=== Begin Enclosure ===

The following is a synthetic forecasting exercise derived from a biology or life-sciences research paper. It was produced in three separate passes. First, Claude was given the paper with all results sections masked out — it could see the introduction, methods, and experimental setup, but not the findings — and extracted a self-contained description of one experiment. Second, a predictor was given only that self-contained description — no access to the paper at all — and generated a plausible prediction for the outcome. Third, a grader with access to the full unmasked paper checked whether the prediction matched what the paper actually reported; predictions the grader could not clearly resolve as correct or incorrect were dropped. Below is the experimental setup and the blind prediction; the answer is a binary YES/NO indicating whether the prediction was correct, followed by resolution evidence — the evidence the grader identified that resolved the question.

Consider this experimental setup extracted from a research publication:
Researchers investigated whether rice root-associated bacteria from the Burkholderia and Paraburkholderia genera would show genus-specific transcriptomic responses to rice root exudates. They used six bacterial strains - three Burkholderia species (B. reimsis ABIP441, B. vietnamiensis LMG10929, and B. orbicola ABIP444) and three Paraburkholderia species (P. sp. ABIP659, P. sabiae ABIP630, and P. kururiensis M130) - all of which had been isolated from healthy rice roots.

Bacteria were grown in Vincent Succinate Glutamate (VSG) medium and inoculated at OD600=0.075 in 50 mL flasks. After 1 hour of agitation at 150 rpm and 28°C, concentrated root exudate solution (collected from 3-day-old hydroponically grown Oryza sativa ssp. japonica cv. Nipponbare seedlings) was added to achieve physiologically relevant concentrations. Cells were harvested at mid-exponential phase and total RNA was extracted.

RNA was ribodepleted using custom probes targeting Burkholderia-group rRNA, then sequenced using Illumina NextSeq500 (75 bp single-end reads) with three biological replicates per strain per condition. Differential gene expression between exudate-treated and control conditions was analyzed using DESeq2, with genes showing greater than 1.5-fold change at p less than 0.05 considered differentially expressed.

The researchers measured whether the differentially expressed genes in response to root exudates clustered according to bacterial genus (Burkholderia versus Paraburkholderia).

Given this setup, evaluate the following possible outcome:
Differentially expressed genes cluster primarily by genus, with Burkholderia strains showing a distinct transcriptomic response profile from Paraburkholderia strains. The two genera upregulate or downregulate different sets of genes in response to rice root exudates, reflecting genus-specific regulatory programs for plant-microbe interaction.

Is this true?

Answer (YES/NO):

=== End Enclosure ===

Directions for this task
Copy out, exactly as given, the line containing "RNA was ribodepleted" together with every line after it in the material.

Response to the task
RNA was ribodepleted using custom probes targeting Burkholderia-group rRNA, then sequenced using Illumina NextSeq500 (75 bp single-end reads) with three biological replicates per strain per condition. Differential gene expression between exudate-treated and control conditions was analyzed using DESeq2, with genes showing greater than 1.5-fold change at p less than 0.05 considered differentially expressed.

The researchers measured whether the differentially expressed genes in response to root exudates clustered according to bacterial genus (Burkholderia versus Paraburkholderia).

Given this setup, evaluate the following possible outcome:
Differentially expressed genes cluster primarily by genus, with Burkholderia strains showing a distinct transcriptomic response profile from Paraburkholderia strains. The two genera upregulate or downregulate different sets of genes in response to rice root exudates, reflecting genus-specific regulatory programs for plant-microbe interaction.

Is this true?

Answer (YES/NO):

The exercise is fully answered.